■ Exercise instructions
Quote the material from its first line through the line containing "265H500L499 250L492 242H485L467", with both ends included.

[Segmentation data]
* BEGIN *

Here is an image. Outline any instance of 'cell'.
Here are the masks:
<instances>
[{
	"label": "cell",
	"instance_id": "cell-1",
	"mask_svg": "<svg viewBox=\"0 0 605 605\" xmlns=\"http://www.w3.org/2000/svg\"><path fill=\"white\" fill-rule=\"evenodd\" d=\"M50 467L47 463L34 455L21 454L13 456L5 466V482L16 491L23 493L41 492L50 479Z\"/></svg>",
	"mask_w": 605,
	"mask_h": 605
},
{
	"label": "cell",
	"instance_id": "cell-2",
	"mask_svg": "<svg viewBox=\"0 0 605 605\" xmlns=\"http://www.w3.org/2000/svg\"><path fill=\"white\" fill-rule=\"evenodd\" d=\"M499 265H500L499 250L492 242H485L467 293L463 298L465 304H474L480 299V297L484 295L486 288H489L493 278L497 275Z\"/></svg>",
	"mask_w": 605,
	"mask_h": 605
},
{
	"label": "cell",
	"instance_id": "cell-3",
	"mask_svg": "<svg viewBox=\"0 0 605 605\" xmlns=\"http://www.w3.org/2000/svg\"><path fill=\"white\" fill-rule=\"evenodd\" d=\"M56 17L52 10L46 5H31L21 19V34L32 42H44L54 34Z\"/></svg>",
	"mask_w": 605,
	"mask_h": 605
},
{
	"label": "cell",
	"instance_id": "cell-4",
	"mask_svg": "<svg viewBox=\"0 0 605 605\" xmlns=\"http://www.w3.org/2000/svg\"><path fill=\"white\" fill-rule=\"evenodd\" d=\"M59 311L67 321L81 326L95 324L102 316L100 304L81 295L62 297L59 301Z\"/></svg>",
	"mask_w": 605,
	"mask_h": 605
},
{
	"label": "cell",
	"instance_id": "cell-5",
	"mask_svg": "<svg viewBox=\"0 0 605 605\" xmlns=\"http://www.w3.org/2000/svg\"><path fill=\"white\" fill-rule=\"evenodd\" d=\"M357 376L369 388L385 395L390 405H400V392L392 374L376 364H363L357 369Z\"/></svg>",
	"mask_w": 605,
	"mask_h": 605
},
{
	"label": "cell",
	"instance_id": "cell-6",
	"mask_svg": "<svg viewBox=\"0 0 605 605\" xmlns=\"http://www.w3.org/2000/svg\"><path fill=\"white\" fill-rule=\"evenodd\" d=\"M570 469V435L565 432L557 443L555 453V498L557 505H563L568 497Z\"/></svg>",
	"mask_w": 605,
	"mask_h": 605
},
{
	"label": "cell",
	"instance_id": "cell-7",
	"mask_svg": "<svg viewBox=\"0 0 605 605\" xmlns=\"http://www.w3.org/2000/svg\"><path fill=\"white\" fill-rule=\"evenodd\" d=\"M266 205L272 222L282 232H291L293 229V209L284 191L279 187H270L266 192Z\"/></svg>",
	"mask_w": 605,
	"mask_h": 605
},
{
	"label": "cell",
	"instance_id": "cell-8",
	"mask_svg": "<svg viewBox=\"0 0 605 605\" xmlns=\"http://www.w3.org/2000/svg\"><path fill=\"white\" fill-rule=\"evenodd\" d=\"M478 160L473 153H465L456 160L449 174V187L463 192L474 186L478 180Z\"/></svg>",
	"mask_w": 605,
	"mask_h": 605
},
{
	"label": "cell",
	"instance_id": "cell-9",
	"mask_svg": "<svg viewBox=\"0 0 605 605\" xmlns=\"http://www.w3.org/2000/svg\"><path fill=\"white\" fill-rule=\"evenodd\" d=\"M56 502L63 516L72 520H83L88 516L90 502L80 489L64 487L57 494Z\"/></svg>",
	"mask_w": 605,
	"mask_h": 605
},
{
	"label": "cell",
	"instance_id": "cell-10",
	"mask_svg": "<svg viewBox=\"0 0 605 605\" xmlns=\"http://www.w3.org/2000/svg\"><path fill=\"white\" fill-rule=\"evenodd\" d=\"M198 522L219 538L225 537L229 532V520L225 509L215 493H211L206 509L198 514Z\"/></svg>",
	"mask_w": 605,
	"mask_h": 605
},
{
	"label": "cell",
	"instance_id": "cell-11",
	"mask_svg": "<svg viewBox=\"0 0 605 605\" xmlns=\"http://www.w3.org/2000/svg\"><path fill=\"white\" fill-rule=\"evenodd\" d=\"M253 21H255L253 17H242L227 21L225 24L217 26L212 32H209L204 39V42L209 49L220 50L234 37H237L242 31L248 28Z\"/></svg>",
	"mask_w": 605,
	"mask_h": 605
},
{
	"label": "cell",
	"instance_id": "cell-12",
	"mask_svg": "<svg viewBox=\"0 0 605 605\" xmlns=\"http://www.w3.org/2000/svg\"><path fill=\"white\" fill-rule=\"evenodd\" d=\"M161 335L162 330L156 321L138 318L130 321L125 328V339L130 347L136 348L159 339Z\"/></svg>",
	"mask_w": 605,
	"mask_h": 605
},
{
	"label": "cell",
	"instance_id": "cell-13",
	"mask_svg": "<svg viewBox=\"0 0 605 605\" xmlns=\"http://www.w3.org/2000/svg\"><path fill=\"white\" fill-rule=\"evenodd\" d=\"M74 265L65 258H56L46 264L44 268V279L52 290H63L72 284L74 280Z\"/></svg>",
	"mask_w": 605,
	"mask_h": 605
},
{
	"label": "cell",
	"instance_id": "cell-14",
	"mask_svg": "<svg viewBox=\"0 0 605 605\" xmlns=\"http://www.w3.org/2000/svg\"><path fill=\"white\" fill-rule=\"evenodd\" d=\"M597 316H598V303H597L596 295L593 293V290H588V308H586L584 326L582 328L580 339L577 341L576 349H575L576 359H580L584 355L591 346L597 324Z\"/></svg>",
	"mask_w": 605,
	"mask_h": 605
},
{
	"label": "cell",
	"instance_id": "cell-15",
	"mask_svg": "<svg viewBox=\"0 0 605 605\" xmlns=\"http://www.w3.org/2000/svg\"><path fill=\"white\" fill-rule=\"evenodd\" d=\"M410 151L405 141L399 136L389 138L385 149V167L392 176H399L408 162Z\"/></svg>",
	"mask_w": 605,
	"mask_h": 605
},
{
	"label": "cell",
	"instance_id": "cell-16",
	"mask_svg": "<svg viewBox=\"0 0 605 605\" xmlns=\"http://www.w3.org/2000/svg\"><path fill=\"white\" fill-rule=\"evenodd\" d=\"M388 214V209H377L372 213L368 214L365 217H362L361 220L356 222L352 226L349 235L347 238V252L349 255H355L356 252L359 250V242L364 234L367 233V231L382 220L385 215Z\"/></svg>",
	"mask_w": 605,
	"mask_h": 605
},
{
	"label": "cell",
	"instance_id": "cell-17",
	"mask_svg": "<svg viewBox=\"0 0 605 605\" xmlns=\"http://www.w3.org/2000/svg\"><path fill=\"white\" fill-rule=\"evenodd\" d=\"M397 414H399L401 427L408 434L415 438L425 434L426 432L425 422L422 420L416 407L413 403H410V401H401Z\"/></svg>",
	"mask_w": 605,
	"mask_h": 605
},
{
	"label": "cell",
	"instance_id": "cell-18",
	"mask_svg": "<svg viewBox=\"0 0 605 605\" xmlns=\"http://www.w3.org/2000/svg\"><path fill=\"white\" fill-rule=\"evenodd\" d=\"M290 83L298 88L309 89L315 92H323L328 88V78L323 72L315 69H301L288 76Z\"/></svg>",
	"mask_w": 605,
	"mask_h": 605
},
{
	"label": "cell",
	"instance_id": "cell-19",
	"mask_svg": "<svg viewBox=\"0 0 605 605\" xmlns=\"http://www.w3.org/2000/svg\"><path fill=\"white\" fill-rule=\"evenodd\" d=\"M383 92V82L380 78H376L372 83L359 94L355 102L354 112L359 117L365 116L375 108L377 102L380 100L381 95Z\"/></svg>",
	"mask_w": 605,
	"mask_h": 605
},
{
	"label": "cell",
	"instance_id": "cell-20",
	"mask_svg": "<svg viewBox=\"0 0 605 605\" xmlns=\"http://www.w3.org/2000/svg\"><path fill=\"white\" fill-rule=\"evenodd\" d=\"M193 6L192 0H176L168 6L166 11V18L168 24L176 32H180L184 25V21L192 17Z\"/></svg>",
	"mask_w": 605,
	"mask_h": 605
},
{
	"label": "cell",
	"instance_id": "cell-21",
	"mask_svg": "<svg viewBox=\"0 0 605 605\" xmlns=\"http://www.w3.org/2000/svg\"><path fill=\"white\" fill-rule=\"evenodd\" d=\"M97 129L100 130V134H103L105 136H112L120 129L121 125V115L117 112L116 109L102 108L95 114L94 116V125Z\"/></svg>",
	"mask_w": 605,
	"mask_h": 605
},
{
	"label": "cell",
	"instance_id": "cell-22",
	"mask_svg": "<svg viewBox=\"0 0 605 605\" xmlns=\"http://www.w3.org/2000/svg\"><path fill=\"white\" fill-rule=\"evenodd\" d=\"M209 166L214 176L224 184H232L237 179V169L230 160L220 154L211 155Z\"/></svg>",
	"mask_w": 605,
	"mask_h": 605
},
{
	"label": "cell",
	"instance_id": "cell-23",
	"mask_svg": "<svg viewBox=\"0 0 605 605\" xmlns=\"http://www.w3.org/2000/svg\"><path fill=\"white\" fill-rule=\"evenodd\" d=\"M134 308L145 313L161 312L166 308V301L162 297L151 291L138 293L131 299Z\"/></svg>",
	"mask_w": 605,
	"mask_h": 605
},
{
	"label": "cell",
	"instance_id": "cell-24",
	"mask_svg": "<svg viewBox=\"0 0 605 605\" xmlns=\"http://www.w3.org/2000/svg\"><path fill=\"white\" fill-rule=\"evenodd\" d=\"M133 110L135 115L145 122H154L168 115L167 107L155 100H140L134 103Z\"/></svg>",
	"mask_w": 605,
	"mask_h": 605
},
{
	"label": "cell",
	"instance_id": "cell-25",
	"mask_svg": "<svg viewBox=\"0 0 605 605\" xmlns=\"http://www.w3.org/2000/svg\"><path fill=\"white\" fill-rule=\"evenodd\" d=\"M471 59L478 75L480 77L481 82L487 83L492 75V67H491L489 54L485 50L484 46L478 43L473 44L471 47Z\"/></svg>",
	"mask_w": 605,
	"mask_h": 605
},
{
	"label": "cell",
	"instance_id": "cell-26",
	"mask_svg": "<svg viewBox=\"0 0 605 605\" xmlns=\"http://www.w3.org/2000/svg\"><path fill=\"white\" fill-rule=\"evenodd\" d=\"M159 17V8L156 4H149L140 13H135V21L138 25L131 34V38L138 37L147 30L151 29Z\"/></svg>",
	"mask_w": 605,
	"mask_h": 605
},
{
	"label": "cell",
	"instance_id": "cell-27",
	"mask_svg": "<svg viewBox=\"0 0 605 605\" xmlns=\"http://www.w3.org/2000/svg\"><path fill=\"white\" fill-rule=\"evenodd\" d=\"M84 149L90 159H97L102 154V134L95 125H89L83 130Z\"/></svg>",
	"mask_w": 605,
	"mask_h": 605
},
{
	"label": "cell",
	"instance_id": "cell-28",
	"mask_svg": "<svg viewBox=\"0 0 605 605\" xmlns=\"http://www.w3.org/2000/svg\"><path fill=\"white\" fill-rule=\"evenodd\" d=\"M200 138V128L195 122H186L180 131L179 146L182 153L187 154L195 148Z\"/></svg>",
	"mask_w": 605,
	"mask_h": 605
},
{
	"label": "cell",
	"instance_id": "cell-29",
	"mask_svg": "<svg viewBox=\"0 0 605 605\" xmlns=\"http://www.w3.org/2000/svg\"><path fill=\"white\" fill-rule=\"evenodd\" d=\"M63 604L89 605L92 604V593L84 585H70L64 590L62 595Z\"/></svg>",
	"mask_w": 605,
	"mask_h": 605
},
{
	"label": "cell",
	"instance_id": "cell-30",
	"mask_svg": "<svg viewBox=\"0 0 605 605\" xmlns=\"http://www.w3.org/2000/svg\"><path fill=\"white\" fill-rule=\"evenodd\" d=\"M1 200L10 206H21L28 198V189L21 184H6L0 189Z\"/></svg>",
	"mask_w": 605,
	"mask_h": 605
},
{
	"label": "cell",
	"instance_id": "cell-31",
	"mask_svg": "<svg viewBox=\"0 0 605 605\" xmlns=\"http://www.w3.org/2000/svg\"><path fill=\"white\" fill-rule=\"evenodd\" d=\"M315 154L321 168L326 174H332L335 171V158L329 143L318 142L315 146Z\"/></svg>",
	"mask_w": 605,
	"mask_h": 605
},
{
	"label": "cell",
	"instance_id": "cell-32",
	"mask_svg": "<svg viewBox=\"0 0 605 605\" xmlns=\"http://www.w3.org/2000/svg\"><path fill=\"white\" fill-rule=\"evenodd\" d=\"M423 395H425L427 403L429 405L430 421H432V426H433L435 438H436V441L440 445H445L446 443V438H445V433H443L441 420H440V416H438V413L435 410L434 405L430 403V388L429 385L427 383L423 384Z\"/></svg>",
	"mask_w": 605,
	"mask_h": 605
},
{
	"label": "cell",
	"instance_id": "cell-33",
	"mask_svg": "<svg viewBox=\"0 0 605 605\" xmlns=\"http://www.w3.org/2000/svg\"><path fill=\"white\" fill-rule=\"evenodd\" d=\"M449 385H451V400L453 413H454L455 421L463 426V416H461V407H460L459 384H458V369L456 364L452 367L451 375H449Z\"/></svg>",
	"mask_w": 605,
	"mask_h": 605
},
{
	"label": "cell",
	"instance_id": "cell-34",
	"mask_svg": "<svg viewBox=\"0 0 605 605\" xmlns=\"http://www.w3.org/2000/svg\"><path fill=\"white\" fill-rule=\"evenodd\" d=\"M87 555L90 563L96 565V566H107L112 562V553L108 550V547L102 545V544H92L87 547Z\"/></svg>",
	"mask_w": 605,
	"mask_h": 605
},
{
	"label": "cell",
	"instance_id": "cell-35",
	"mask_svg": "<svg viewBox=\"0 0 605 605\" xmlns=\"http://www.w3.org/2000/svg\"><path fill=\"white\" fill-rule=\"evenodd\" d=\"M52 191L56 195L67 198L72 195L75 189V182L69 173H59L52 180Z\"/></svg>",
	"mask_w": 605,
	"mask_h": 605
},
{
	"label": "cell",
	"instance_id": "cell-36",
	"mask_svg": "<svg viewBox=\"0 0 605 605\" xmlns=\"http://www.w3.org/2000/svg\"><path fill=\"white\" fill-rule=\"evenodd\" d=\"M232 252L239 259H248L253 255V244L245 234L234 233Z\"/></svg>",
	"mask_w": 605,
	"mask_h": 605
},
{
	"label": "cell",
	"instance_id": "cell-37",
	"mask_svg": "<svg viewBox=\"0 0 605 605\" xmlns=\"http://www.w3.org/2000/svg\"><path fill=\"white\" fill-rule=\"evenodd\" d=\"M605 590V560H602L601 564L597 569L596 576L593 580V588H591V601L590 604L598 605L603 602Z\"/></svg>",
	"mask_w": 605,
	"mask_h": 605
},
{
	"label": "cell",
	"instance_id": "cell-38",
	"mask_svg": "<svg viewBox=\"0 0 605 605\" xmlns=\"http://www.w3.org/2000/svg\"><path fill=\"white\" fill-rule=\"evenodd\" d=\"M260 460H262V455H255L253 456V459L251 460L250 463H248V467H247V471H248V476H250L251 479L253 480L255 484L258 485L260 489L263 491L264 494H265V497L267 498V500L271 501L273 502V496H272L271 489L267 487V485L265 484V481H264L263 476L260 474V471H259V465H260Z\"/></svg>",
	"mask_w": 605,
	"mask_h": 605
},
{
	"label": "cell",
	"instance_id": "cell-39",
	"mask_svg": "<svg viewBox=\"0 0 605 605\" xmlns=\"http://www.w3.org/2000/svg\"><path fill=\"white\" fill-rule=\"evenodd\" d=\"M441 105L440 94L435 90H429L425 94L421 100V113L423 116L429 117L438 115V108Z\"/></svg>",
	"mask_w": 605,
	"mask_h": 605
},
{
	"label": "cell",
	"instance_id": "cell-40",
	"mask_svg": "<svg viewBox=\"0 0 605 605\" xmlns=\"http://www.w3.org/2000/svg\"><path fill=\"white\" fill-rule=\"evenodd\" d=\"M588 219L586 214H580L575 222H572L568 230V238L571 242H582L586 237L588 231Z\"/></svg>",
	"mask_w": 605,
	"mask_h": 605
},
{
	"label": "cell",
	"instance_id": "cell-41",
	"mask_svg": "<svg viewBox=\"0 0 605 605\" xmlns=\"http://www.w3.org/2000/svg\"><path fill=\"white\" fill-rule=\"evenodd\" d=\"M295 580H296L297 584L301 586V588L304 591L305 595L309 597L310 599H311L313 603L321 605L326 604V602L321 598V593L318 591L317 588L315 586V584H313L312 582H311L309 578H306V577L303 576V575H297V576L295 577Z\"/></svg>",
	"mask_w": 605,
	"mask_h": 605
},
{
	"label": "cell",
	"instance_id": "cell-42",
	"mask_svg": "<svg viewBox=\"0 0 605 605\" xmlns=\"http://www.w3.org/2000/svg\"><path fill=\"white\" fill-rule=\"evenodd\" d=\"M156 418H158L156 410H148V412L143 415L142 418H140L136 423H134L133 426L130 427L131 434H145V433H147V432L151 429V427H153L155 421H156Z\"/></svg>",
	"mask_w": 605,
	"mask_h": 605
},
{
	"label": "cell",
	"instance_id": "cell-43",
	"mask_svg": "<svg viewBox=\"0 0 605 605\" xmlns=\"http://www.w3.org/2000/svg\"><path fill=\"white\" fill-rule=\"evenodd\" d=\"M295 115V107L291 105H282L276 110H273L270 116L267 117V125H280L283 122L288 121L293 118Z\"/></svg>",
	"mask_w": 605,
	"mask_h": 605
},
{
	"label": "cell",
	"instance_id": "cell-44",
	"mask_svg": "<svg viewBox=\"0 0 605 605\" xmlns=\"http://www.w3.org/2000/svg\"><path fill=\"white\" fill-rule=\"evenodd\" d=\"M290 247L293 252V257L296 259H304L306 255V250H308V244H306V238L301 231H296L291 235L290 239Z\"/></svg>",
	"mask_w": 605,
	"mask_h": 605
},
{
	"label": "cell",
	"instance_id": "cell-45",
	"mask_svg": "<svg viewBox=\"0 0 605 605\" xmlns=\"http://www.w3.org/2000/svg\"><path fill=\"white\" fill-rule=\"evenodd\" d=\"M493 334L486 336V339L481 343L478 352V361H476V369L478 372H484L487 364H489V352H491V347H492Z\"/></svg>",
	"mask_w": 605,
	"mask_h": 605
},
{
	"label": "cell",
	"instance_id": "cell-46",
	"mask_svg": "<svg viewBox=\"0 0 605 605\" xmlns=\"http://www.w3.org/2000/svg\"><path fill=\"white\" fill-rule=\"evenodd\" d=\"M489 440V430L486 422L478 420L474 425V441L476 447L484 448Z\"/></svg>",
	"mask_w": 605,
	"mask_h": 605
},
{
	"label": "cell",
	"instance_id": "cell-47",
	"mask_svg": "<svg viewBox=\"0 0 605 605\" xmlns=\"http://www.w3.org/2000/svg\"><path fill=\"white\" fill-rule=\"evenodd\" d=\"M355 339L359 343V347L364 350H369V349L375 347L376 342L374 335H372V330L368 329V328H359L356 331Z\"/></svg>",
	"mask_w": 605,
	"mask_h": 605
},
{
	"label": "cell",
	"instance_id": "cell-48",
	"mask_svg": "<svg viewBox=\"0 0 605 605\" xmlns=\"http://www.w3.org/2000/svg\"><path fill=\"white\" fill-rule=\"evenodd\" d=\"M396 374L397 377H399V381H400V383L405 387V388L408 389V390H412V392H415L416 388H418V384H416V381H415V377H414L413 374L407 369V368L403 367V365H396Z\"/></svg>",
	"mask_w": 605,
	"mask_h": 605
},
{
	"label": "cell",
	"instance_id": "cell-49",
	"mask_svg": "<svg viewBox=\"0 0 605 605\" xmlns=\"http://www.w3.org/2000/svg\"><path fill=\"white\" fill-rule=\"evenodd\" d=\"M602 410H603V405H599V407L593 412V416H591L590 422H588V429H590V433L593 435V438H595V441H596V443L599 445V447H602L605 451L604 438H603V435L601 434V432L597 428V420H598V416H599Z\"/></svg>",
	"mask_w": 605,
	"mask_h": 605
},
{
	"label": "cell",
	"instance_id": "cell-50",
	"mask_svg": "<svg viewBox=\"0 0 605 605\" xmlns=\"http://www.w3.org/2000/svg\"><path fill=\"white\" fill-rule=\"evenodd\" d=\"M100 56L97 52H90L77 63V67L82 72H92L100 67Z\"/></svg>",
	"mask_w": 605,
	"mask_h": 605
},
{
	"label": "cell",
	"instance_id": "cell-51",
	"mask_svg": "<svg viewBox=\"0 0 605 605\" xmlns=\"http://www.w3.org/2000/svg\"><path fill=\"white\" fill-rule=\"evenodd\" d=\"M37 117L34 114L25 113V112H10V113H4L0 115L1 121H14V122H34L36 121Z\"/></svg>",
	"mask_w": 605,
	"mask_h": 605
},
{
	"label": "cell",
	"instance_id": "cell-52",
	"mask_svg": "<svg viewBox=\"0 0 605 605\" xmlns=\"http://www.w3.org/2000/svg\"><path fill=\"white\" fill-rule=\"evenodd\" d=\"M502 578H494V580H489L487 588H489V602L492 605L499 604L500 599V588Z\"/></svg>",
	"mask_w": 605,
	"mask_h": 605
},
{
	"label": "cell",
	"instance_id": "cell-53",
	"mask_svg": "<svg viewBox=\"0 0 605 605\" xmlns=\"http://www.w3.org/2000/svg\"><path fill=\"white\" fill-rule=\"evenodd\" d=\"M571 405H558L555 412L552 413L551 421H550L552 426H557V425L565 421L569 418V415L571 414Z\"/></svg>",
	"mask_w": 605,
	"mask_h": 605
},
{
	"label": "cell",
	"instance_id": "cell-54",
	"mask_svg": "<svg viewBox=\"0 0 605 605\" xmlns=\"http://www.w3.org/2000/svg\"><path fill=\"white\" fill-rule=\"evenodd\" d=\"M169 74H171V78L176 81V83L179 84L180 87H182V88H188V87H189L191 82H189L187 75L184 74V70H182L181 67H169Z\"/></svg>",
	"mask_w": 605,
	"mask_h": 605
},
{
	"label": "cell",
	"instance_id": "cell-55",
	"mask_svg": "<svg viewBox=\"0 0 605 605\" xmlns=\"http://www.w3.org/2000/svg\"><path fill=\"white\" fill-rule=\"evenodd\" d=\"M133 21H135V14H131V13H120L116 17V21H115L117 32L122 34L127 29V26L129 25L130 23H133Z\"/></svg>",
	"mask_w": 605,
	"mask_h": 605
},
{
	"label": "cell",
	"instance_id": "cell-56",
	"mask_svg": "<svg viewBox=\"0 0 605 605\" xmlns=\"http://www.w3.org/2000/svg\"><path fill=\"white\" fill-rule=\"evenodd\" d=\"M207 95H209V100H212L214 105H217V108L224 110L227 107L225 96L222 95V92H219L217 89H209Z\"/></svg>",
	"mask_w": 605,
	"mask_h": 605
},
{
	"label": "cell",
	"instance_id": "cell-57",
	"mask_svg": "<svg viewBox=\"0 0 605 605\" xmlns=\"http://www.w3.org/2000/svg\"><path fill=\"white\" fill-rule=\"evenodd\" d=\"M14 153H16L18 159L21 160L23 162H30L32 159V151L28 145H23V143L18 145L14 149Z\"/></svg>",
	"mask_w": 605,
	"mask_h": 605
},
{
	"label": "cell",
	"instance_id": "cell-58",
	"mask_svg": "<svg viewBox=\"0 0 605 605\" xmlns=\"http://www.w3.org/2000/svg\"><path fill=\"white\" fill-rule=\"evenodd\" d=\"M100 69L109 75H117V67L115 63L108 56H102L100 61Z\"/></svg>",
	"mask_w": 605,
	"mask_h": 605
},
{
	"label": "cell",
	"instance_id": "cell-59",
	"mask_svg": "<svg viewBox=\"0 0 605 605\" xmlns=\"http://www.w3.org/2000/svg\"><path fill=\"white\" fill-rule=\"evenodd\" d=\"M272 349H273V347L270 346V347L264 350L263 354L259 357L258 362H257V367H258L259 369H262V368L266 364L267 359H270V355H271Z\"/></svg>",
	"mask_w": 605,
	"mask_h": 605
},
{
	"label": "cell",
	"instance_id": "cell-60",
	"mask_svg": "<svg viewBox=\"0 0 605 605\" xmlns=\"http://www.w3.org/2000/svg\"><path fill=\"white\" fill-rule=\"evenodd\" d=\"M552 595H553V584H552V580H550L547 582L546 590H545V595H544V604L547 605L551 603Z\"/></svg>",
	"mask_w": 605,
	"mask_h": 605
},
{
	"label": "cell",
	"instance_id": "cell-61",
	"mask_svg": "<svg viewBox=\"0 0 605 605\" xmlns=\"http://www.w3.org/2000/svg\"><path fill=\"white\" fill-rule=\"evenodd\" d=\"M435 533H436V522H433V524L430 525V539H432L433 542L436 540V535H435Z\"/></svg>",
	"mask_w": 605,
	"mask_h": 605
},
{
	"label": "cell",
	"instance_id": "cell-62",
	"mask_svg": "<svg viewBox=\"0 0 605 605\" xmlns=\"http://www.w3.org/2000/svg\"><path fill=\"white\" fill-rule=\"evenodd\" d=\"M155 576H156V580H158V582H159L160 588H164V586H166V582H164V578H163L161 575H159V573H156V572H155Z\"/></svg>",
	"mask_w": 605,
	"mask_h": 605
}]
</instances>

* END *

■ Exercise result
Here is an image. Outline any instance of 'cell'.
Here are the masks:
<instances>
[{
	"label": "cell",
	"instance_id": "cell-1",
	"mask_svg": "<svg viewBox=\"0 0 605 605\" xmlns=\"http://www.w3.org/2000/svg\"><path fill=\"white\" fill-rule=\"evenodd\" d=\"M50 467L47 463L34 455L21 454L13 456L5 466V482L16 491L23 493L41 492L50 479Z\"/></svg>",
	"mask_w": 605,
	"mask_h": 605
},
{
	"label": "cell",
	"instance_id": "cell-2",
	"mask_svg": "<svg viewBox=\"0 0 605 605\" xmlns=\"http://www.w3.org/2000/svg\"><path fill=\"white\" fill-rule=\"evenodd\" d=\"M499 265H500L499 250L492 242H485L467 293L463 298L465 304H474L480 299V297L484 295L486 288H489L493 278L497 275Z\"/></svg>",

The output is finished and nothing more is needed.